Читаем Zone One полностью

As for Mark Spitz, the pilot gave him a thumbs-up, took off, and stranded him in the middle of the bright reflective paint of the landing X. He felt as if his ride had forgotten to pick him up at the airport or train station, and he decided that he was more far gone than he thought for this comparison to occur to him. A walk to the edge of the roof and the sight of the beautiful wall cured him of disappointment. He’d been granted a glimpse on the approach, whirring over the desiccated skels writhing on the sidewalk in their mindless pantomime, then over that other territory beyond the wall, the human side, but it was different up close. The machine gunners strafed and perforated the intermittent skels from their catwalk nests, the beefy crane operators clawed up the sopping corpses and plunked them in cherry-red biohazard bins. The snipers lounged on scattered rooftops, taking potshots up Broadway and goofing off. This was real live human business even though only a thin concrete wall separated them from the plague and its tortured puppets. The world was divided between the wasteland he had roamed for so long and this place, loud and rude, cool and industrious, the front line of the new order. He put aside his petulance over his meager welcome. This was chicken soup.

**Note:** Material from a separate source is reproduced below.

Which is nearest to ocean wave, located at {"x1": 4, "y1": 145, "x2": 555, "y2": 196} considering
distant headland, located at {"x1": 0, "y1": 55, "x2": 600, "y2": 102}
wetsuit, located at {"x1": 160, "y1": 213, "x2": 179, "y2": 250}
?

The stairwell door opened on the controlled mania of a military operation in full swing. He’d served on the new bases before and taken orders in the mobile trailers of the ad hoc HQs, but on the island it was different. It felt like a city, as if order did not terminate at the electric fence but strode forth, extending up every avenue and inside each building. The city was back in teeming business behind every bleak window and street entrance. He’d soon take it for granted, when he returned to Wonton for check-in and turned a corner to suddenly find himself on living streets. In the hallway, he squeezed past soldiers, clerks, and officers. He had yet to parse the hierarchy. Comms squealed and buzzed behind closed doors. Pictographs and signs on the walls hectored about sanitation procedures and vandalism edicts in Buffalo’s pet font. He stood in the middle of the stream, pack dangling in his hand, as he listened to conversation phase in and out. Noise, fabulous noise.

Three privates sniggered as Mark Spitz blinked in the current, a hick stupefied by the bright lights of the big city. He was dressed in an old SWAT uniform taken from a locker in a Bridgeport police station, back in accursed Connecticut. When off duty, the civilians working the Northeast Corridor wore old cop gear to distinguish them from the regular army, as if their general conduct and deportment did not suffice. He’d sewn up parts of it over the months, poorly. “Hey, you missed a spot,” one of the soldiers jeered, lobbing the standard sweeper joke. As in, broom. He’d heard it before.

Fort Wonton’s nerve center was an old bank. The owners had changed over the years in the inevitable consolidations, liquidations, and takeovers, but the building still stood, a tiny granite hut among the furious high-story construction in downtown over the last hundred years. The offices overlooked the main intersection of the wall, Broadway and Canal.

A soldier carrying a stack of folders whistled. “You Spitz?”

Fabio led Mark Spitz to the office. When he saw his new charge flinch at a sudden round of machine-gun fire, Fabio told him, “They usually come in three waves these days. Kinda regular, so we call it Breakfast, Lunch, and Dinner.” The artillery increased for a short burst. “That there,” he said, “is Lunch.”

The Lieutenant’s office had eastern and northern exposure, and perhaps at one time enjoyed a healthy wash of morning light, but the skyscrapers and the sun’s reluctance to bless the zone surely extinguished that phenomenon. Maps of different segments of the Zone hung on the walls, covered in incomprehensible marks, tinted different hues, and the old, varnished desks made Mark Spitz think he’d wandered into a World War II campaign, on another island in the Pacific. The ceilings were twelve feet tall, and the large half-moon windows overlooked the wall. A ponytailed soldier prowled lazily across the scaffolding, looking at something or someone at the foot of the barricade, on the other side. She took a quick shot, shook her body like a wet dog, and stretched.